Exercise: In the records below, count the lines that contain the string "rect", treating uppercase and lowercase as different. Reply with the number alone.

Begin Records shown

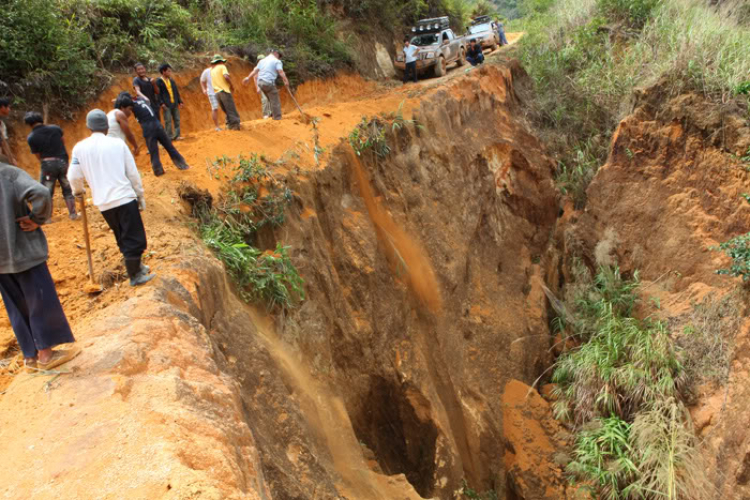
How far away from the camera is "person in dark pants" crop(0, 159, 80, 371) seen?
11.1ft

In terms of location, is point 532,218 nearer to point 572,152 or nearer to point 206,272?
point 572,152

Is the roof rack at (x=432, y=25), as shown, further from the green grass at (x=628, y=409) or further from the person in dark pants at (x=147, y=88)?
the green grass at (x=628, y=409)

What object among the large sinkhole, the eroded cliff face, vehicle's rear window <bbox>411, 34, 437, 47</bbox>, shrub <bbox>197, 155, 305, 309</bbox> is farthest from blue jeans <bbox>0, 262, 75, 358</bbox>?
vehicle's rear window <bbox>411, 34, 437, 47</bbox>

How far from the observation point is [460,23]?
2169cm

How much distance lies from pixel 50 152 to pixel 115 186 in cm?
234

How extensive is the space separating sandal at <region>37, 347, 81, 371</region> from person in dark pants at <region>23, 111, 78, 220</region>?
9.17 ft

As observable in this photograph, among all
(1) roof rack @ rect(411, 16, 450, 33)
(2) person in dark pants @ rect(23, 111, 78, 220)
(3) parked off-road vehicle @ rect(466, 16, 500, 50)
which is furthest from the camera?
(3) parked off-road vehicle @ rect(466, 16, 500, 50)

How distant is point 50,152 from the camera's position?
5844 mm

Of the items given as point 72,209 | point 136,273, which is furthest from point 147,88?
point 136,273

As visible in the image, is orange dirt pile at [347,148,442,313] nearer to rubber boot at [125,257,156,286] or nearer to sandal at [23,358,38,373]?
rubber boot at [125,257,156,286]

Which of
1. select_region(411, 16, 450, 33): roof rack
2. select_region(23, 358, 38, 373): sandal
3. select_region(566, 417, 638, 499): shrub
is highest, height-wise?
select_region(411, 16, 450, 33): roof rack

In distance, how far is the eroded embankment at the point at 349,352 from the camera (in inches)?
114

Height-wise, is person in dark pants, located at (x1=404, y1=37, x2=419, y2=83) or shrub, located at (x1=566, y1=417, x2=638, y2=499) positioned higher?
person in dark pants, located at (x1=404, y1=37, x2=419, y2=83)

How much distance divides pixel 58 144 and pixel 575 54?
1149 cm
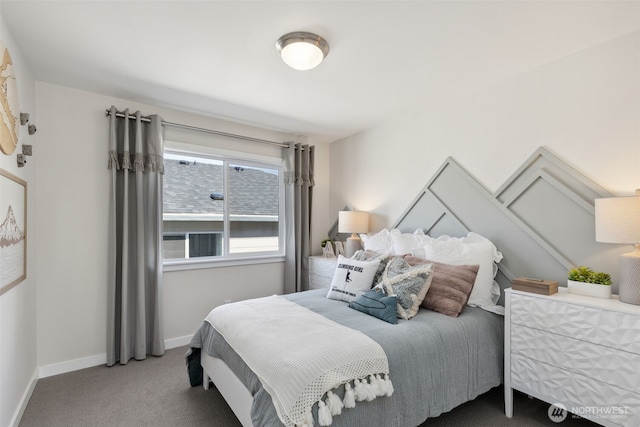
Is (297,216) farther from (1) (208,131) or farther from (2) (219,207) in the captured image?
(1) (208,131)

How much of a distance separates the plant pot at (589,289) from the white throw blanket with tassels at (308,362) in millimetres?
1356

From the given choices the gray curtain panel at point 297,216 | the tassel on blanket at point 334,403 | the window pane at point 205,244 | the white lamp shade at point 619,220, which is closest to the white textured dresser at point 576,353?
the white lamp shade at point 619,220

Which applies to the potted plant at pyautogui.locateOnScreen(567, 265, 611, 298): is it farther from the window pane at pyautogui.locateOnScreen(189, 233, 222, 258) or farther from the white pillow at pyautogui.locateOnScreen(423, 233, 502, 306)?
the window pane at pyautogui.locateOnScreen(189, 233, 222, 258)

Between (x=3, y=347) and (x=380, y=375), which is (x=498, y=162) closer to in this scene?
(x=380, y=375)

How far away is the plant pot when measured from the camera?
1.82 meters

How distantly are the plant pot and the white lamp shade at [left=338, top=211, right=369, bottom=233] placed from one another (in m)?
1.99

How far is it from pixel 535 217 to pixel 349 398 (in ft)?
6.38

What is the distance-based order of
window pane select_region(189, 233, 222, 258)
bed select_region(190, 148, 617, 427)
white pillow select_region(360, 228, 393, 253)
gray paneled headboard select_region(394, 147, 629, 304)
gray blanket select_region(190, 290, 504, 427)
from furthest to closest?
window pane select_region(189, 233, 222, 258)
white pillow select_region(360, 228, 393, 253)
gray paneled headboard select_region(394, 147, 629, 304)
bed select_region(190, 148, 617, 427)
gray blanket select_region(190, 290, 504, 427)

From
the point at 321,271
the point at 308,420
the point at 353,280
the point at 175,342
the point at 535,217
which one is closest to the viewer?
the point at 308,420

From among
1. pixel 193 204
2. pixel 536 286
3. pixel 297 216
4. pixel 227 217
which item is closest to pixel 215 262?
pixel 227 217

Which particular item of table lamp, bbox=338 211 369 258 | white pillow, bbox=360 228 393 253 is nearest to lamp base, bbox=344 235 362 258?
table lamp, bbox=338 211 369 258

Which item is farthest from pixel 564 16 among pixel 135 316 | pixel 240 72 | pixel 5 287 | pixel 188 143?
pixel 135 316

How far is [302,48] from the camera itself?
1.93 m

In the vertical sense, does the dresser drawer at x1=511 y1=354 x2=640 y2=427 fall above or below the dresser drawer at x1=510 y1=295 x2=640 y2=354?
below
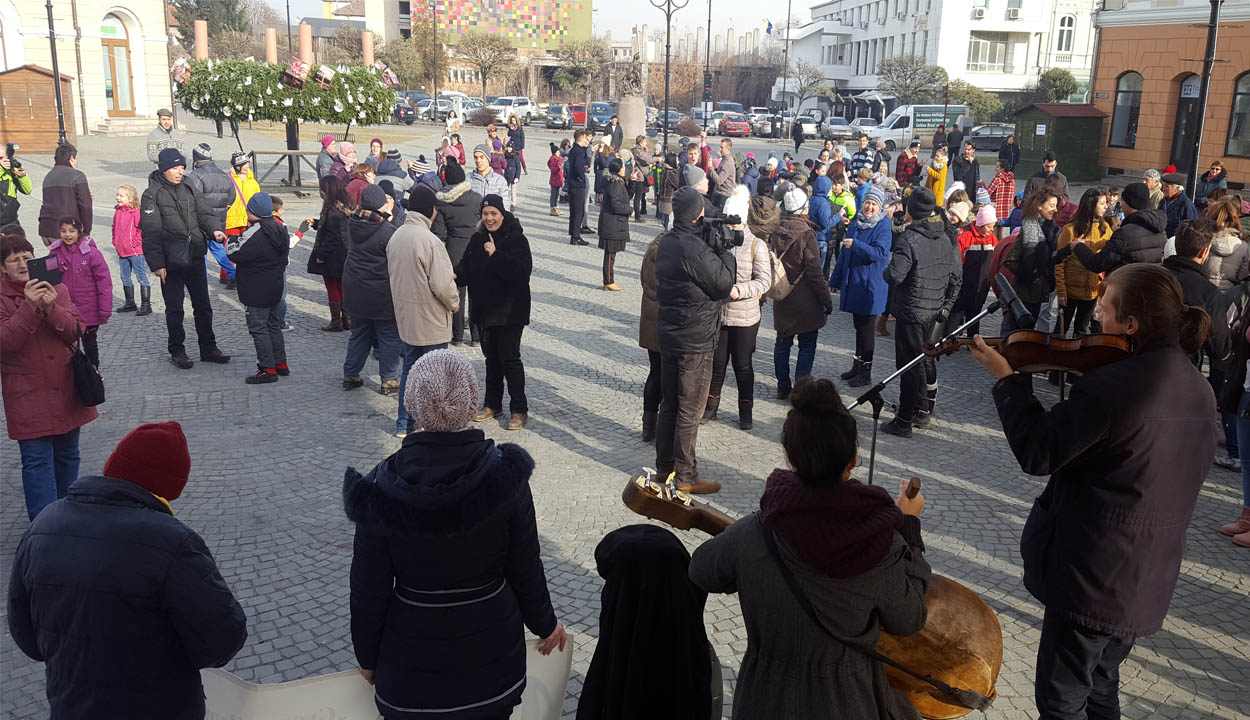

End Records shown

Full solution: 4